» **COMPLETE THE FOLLOWING**:
1) In the text on the Watanabe murder, in which publication did Capi Lynn write, and in what month and year?
2) Please explain, in one to three sentences, why the text on the Watanabe murder suggests that the "bell tower" name for the house was not significant.

» **TEXT EXCERPT**:
◆ ◆ ◆

It's possible, of course, that the house was called the "bell tower" brothel, named in popular talk for its proximity to the fire bell, but that name is nowhere used in the body of the news articles. Not in the news pieces about the murder, not in the inquest articles, and not in the burial notice. With the lurid details the articles do include (and even embellish in some instances!) you'd think they'd include this detail if it was significant.

Over the years writers have been skittish about the extent of prostitution downtown. Certainly, the history of Peppermint Flat has been neglected. Writing in the Statesman in January 2004, Capi Lynn appears to deemphasize the possibility that the murder victim was a prostitute.
Years ago, when helping renovate Pioneer Cemetery, [a researcher] asked a long-time caretaker if he knew any details of Watanabe's life.

"Maybe she was a `business' woman," the man said.

Some reports referred to Watanabe as a courtesan. Others suggested that she might have been married.
The newspapers were full of claims that she was a prostitute!

A decade earlier, writing in the Japanese Discovery of Salem, Oregon, volumes 7 and 8 (summer 1992 and summer 1993), Barry Duell devoted much research and several pages to the case and never once mentions prostitution. Since he is writing about sister-city type exchanges and relations, it is not surprising that he might want to play down anything touching on vice. But the length of his omission is remarkable nonetheless, as he even quotes and footnotes the same news articles cited here.

◆ ◆ ◆

(Recorded data lines)

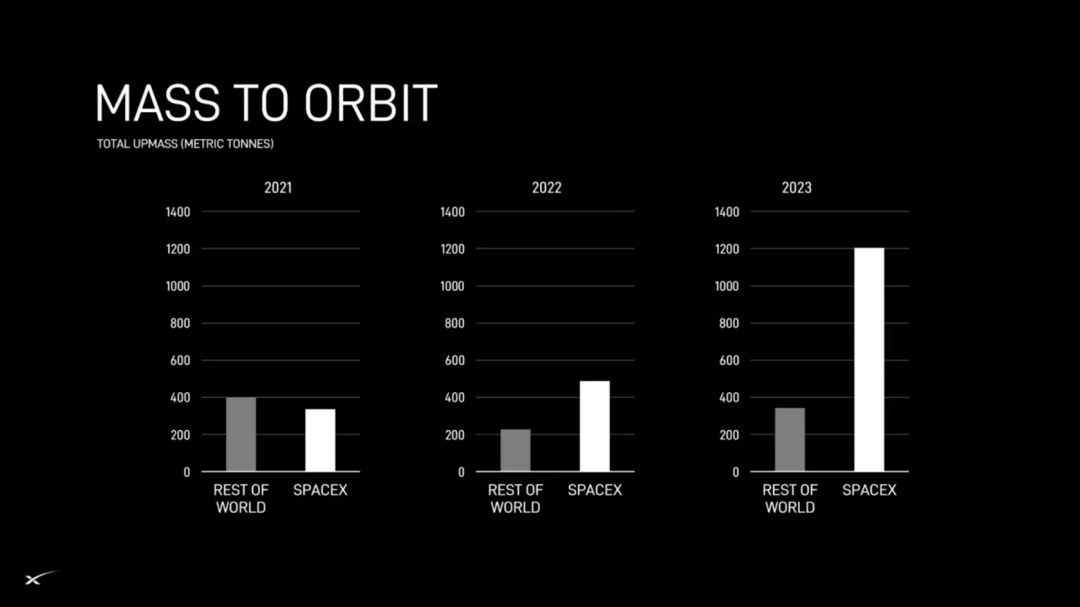 MASS TO ORBIT
TOTAL UPMASS (METRIC TONNES)

2021
1400
1200
1000
800
600
400
200
0
REST OF WORLD
SPACEX

2022
1400
1200
1000
800
600
400
200
0
REST OF WORLD
SPACEX

2023
1400
1200
1000
800
600
400
200
0
REST OF WORLD
SPACEX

◆ ◆ ◆

» **SOLUTIONS TO THE EXERCISE**:
1) The Statesman, in January 2004.

2) The name never appears in the body of the news articles, including those on the murder, the inquest articles, and the burial notice. Since those articles include lurid details and even embellish some of them, they would likely have mentioned the name if it had mattered.